ACTIVITY - Please output the entries that follow exactly, without a single image.

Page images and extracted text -
^^^^^^^^^^^^^^^^

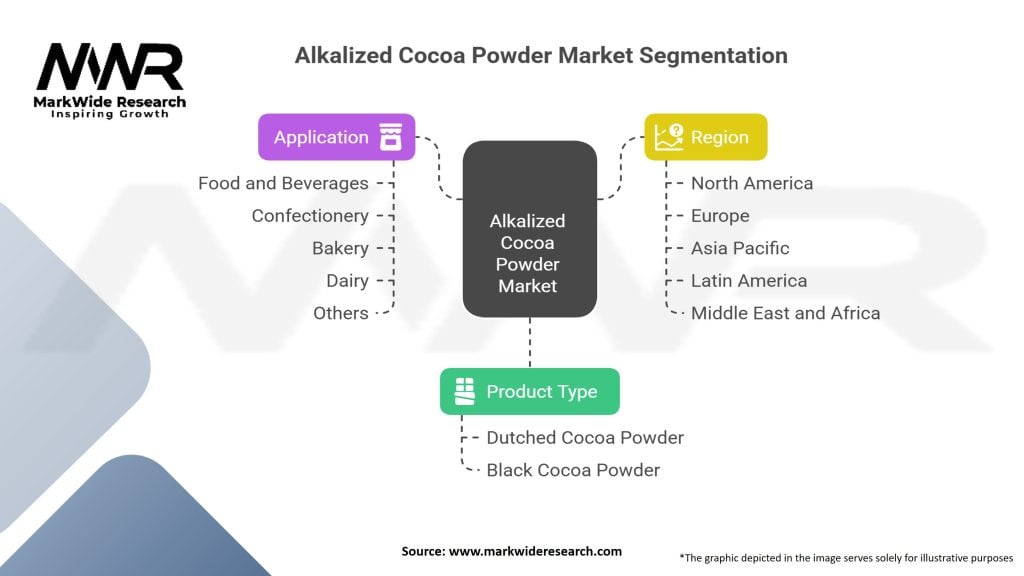 MWR
MarkWide Research
Inspiring Growth

Alkalized Cocoa Powder Market Segmentation

Application
Food and Beverages
Confectionery
Bakery
Dairy
Others

Alkalized Cocoa Powder Market

Region
North America
Europe
Asia Pacific
Latin America
Middle East and Africa

Product Type
Dutched Cocoa Powder
Black Cocoa Powder

Source: www.markwideresearch.com

*The graphic depicted in the image serves solely for illustrative purposes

^^^^^^^^^^^^^^^^

ANSWER AREA -
 MWR
MarkWide Research
Inspiring Growth

Alkalized Cocoa Powder Market Segmentation

Application
Food and Beverages
Confectionery
Bakery
Dairy
Others

Alkalized Cocoa Powder Market

Region
North America
Europe
Asia Pacific
Latin America
Middle East and Africa

Product Type
Dutched Cocoa Powder
Black Cocoa Powder

Source: www.markwideresearch.com

*The graphic depicted in the image serves solely for illustrative purposes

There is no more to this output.